• **SHORT EXERCISE A**: Retype the passage on Latino converts to Islam from "The golden-colored domes" up to and including "of a colonnade.", keeping every word and punctuation mark unchanged.
• **SHORT EXERCISE B**: Extend the passage about Latino converts to Islam in Miami by writing what follows its final sentence.

• **SELECTION**:
────────────────
Today, in Miami, as in the United States at large, a substantial number of converts to Islam are Latino—about 9% nationwide according to a 2020 survey, an increase from 5% in 2017. Estimates of the Latino Muslim population in the United States range from 50,000 to 70,000. Many are of either Mexican or Puerto Rican descent, but conversion to Islam is a phenomenon across Latin America, where multigenerational Lebanese and Palestinian migrant communities have settled. This phenomenon reflects shifting U.S. Latino attitudes toward religion, culture, and gender roles in the 2020s.
Like many Americans, Latinos find themselves seeking stability in an uncertain time. Growing numbers are leaving the Catholicism in which they were raised—and they face unique cultural challenges and have distinct cultural affinities that make Islam attractive. Hispanic women in particular find themselves drawn to Islam. Anecdotally, and according to reports from Islamic centers around the country, Latinas today constitute the clear majority of converts in the U.S. According to the findings of the Latino Muslim Survey published in 2017, the overwhelming majority (73%) of 560 Latino Muslims across 33 states who responded were women.
Those women, said author Ken Chitwood, who has written about and researched the Latino Muslim community extensively, “are right at the forefront and often, you might say, pioneras—they’re pioneers in that community.”
The golden-colored domes of the Islamic Center of Greater Miami shone in the afternoon sun on a recent Friday, crowning the horizon of a landscape that is clustered with apartment complexes and strip malls. The mosque itself is surrounded by tall, lush privacy hedges and palm trees. When I arrived after Friday prayers, except for the imam’s used 2017 Hyundai, the parking lot had mostly cleared out. Crossing the welcoming courtyard with a graceful murmuring fountain at its center, I was greeted by two older men who had stuck around to chat under the shade of a colonnade.
────────────────
• **SUPPLIED MATERIAL**:
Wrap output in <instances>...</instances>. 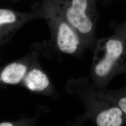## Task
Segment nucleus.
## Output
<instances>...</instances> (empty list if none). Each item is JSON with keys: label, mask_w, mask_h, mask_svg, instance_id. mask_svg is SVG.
Segmentation results:
<instances>
[{"label": "nucleus", "mask_w": 126, "mask_h": 126, "mask_svg": "<svg viewBox=\"0 0 126 126\" xmlns=\"http://www.w3.org/2000/svg\"><path fill=\"white\" fill-rule=\"evenodd\" d=\"M68 94L80 99L85 112L77 118V123L81 124L90 121L98 126H122L126 124V115L115 104L99 94L93 83L85 77L71 79L66 85Z\"/></svg>", "instance_id": "f257e3e1"}, {"label": "nucleus", "mask_w": 126, "mask_h": 126, "mask_svg": "<svg viewBox=\"0 0 126 126\" xmlns=\"http://www.w3.org/2000/svg\"><path fill=\"white\" fill-rule=\"evenodd\" d=\"M94 50L91 70L93 83L97 89L105 90L125 63V37L117 33L116 35L100 39L96 42Z\"/></svg>", "instance_id": "f03ea898"}, {"label": "nucleus", "mask_w": 126, "mask_h": 126, "mask_svg": "<svg viewBox=\"0 0 126 126\" xmlns=\"http://www.w3.org/2000/svg\"><path fill=\"white\" fill-rule=\"evenodd\" d=\"M42 18L50 28L51 40L60 52L81 57L86 49L76 32L68 23L53 0H42L37 6Z\"/></svg>", "instance_id": "7ed1b4c3"}, {"label": "nucleus", "mask_w": 126, "mask_h": 126, "mask_svg": "<svg viewBox=\"0 0 126 126\" xmlns=\"http://www.w3.org/2000/svg\"><path fill=\"white\" fill-rule=\"evenodd\" d=\"M81 38L86 48L94 49L98 13L95 0H53Z\"/></svg>", "instance_id": "20e7f679"}, {"label": "nucleus", "mask_w": 126, "mask_h": 126, "mask_svg": "<svg viewBox=\"0 0 126 126\" xmlns=\"http://www.w3.org/2000/svg\"><path fill=\"white\" fill-rule=\"evenodd\" d=\"M37 18H42L40 11L37 7L30 12L0 9V46L10 40L25 24Z\"/></svg>", "instance_id": "39448f33"}, {"label": "nucleus", "mask_w": 126, "mask_h": 126, "mask_svg": "<svg viewBox=\"0 0 126 126\" xmlns=\"http://www.w3.org/2000/svg\"><path fill=\"white\" fill-rule=\"evenodd\" d=\"M25 87L31 91L48 96L56 94L47 75L37 63H33L23 80Z\"/></svg>", "instance_id": "423d86ee"}, {"label": "nucleus", "mask_w": 126, "mask_h": 126, "mask_svg": "<svg viewBox=\"0 0 126 126\" xmlns=\"http://www.w3.org/2000/svg\"><path fill=\"white\" fill-rule=\"evenodd\" d=\"M37 54L31 59L10 63L0 70V82L6 85H15L23 82L27 72L36 60Z\"/></svg>", "instance_id": "0eeeda50"}, {"label": "nucleus", "mask_w": 126, "mask_h": 126, "mask_svg": "<svg viewBox=\"0 0 126 126\" xmlns=\"http://www.w3.org/2000/svg\"><path fill=\"white\" fill-rule=\"evenodd\" d=\"M100 95L115 104L126 115V85L115 90H99Z\"/></svg>", "instance_id": "6e6552de"}, {"label": "nucleus", "mask_w": 126, "mask_h": 126, "mask_svg": "<svg viewBox=\"0 0 126 126\" xmlns=\"http://www.w3.org/2000/svg\"><path fill=\"white\" fill-rule=\"evenodd\" d=\"M16 123L15 122H0V126H15Z\"/></svg>", "instance_id": "1a4fd4ad"}, {"label": "nucleus", "mask_w": 126, "mask_h": 126, "mask_svg": "<svg viewBox=\"0 0 126 126\" xmlns=\"http://www.w3.org/2000/svg\"><path fill=\"white\" fill-rule=\"evenodd\" d=\"M125 74L126 75V63H124L122 65L121 68L120 69L119 72H118V74Z\"/></svg>", "instance_id": "9d476101"}, {"label": "nucleus", "mask_w": 126, "mask_h": 126, "mask_svg": "<svg viewBox=\"0 0 126 126\" xmlns=\"http://www.w3.org/2000/svg\"><path fill=\"white\" fill-rule=\"evenodd\" d=\"M14 1H16V0H13Z\"/></svg>", "instance_id": "9b49d317"}]
</instances>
────────────────
• **EXERCISE ANSWER A**:
The golden-colored domes of the Islamic Center of Greater Miami shone in the afternoon sun on a recent Friday, crowning the horizon of a landscape that is clustered with apartment complexes and strip malls. The mosque itself is surrounded by tall, lush privacy hedges and palm trees. When I arrived after Friday prayers, except for the imam’s used 2017 Hyundai, the parking lot had mostly cleared out. Crossing the welcoming courtyard with a graceful murmuring fountain at its center, I was greeted by two older men who had stuck around to chat under the shade of a colonnade.

• **EXERCISE ANSWER B**:
Abdul Rashid and Ifran Khan are both grandfathers, who beamingly showed me pictures of their grandchildren on their phones. Rashid, 72, is originally from Pakistan, and has lived in the U.S. for 50 years. In that time, he has picked up Spanish and become an unofficial translator at the mosque. He told me that because he spoke Spanish, he was the first contact for a Cuban man when he arrived at the mosque 15 years ago, a man who he said has since “reverted” to Islam. (Muslims speak not of conversion but “reversion”—humanity is born Muslim, and when a person chooses Islam, they are returning to their original state.) Both men assured me that there is a substantial Latino revert population at the Islamic Center of Greater Miami, most of whom are not recent immigrants but longtime U.S. residents. And it’s not just Latinos, the men told me, saying that there is a reversion almost weekly. A man converted earlier that very day by publicly reciting the Shahada, the Islamic profession of faith, in Arabic and English: “I bear witness that there is no God but Allah, and I bear witness that Muhammad is his last messenger.” This kind of output, however, is not the result of a grand missionary project. “We’re not really doing any work,” Rashid said. “It’s God.”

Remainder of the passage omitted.